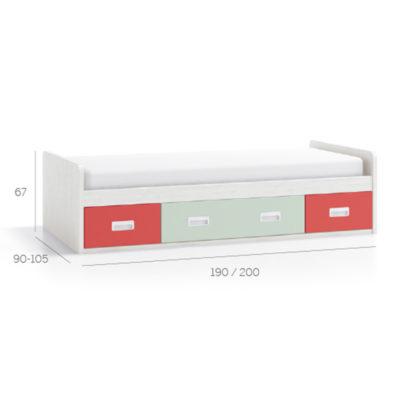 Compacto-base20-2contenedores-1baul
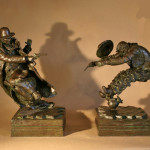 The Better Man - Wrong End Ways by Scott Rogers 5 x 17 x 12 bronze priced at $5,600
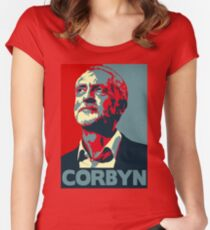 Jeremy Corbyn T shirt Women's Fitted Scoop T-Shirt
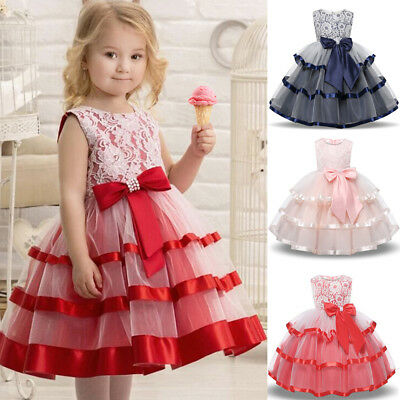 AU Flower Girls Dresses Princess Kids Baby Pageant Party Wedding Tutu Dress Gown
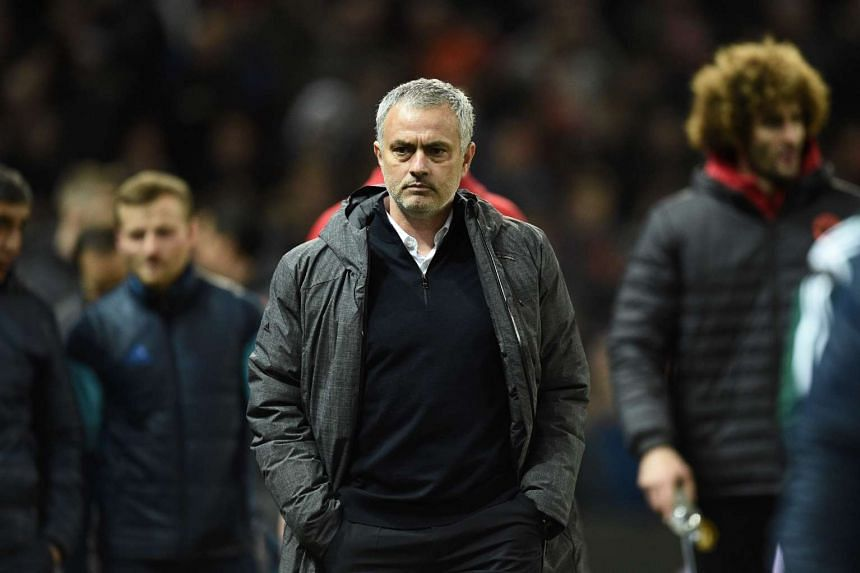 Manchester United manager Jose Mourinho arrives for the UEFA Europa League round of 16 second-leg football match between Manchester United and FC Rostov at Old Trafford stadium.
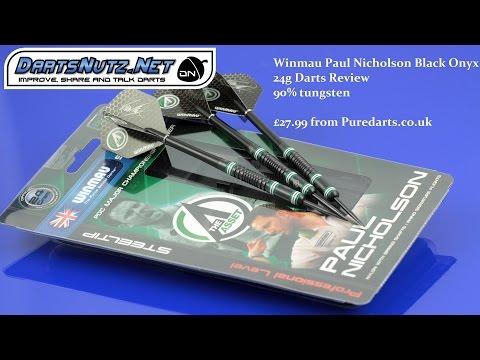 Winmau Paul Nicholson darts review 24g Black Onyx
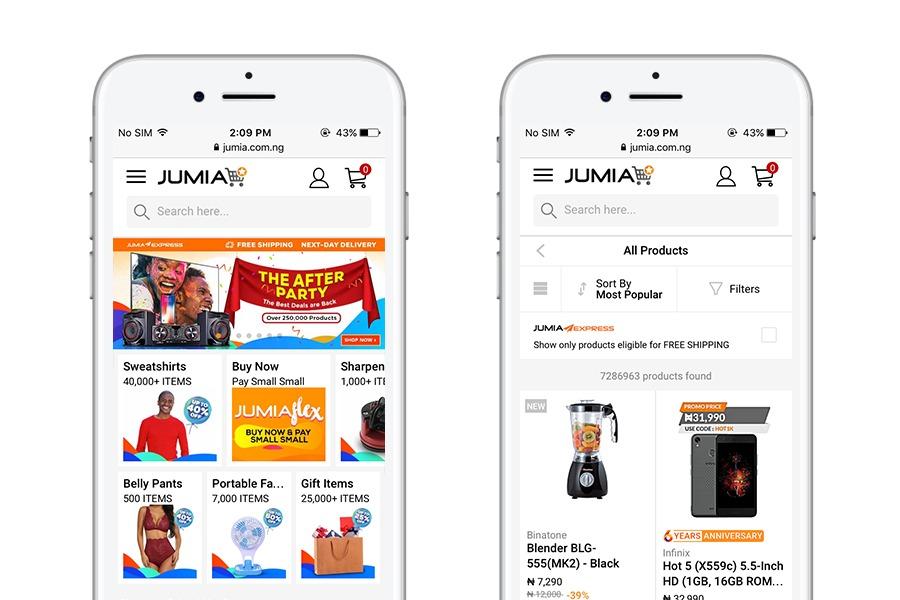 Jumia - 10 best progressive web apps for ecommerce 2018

* * *

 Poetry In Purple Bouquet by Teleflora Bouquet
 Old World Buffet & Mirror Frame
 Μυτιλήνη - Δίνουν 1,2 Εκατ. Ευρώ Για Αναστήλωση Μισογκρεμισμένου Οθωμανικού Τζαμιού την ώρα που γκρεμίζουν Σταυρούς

WORK TO BE COMPLETED | Take only the lines above from the one that has "Jeremy Corbyn T" through the one that has "Jumia - 10 best" and reproduce them exactly, omitting any pictures.

ANSWER FOR THE TASK |
 Jeremy Corbyn T shirt Women's Fitted Scoop T-Shirt
 AU Flower Girls Dresses Princess Kids Baby Pageant Party Wedding Tutu Dress Gown
 Manchester United manager Jose Mourinho arrives for the UEFA Europa League round of 16 second-leg football match between Manchester United and FC Rostov at Old Trafford stadium.
 Winmau Paul Nicholson darts review 24g Black Onyx
 Jumia - 10 best progressive web apps for ecommerce 2018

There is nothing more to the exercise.